In a press release last week, Novartis announced that the Data Monitoring Committee unanimously recommended an early closure of the PARADIGM-HF study testing the Angiotensin Receptor Neprilysin Inhibitor (ARNI), LCZ696. This treatment is a pill that taken twice daily for heart failure, and it acts by blocking receptors exerting harmful effects while promoting protective mechanisms. Researchers are optimistic that this new drug could potentially offer an advance over other therapies for heart failure.

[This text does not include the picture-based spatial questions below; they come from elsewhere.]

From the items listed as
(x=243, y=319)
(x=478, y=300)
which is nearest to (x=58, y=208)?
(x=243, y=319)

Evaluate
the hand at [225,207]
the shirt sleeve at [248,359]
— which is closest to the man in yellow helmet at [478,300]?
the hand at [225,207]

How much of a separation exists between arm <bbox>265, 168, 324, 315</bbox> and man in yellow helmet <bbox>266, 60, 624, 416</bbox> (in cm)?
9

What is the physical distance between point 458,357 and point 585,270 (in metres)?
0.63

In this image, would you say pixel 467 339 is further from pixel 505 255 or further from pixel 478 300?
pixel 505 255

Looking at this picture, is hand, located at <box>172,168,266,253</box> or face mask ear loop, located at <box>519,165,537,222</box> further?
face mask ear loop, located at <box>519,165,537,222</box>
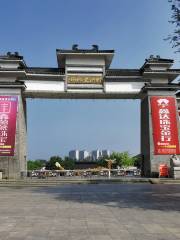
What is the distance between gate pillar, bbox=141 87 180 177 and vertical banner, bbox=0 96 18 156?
346 inches

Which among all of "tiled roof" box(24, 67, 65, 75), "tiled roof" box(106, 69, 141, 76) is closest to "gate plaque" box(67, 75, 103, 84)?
"tiled roof" box(24, 67, 65, 75)

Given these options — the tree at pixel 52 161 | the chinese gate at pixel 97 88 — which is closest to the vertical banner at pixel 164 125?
the chinese gate at pixel 97 88

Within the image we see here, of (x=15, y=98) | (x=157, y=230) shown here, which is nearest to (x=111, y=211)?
(x=157, y=230)

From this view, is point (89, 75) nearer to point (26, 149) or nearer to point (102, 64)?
point (102, 64)

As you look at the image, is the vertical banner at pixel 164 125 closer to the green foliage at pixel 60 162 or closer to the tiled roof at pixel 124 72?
the tiled roof at pixel 124 72

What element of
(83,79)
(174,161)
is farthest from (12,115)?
(174,161)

Tim Wright, the Global Head of Development for Novartis, released a statement on the closure of the trials. “Novartis recognizes the huge global need for treatments that extend and improve the lives of people with heart failure and we believe LCZ696's unique mechanism of action could be transformative,” said Wright. “This result is a demonstration of our commitment to developing innovative medicines that have an impact on the most important outcomes like cardiovascular mortality.”
The results of the PARADIGM-HF study will now be sent to a major medical conference for presentation, and Novartis will move toward getting marketing approval from various health regulatory bodies. Dr. Milton Packer of the University of Texas Southwestern Medical Center was one of the study's principal investigators. He called the results 'impressive.' “The finding that treatment with LCZ696 was superior to currently recommended doses of enalapril has profound implications for the care of patients with chronic heart failure. We now have compelling evidence that supports LCZ696 as a new cornerstone in the management of chronic heart failure,” said Packer.
According to Larry Husten of Forbes, the AHA estimates that 5 million people in the U.S. now have heart failure, and this number will continue to increase as the elderly population grows and as more people survive heart attacks. In an interview with Forbes, Clyde Yancy, a leading heart failure expert who was removed from the Novartis trial, said that a treatment that can outperform ACE inhibitor therapy in heart failure. Yancy says, “As good as ACE inhibitors have been in heart failure perhaps there is something that is better, and better is what we need. We won’t be able to fully arbitrate these results until they’re seen, but given the increasing morbidity of heart failure, the increasing cost of care, and the increasing cost to human life, having something better than an ACE inhibitor really does qualify as a breakthrough.”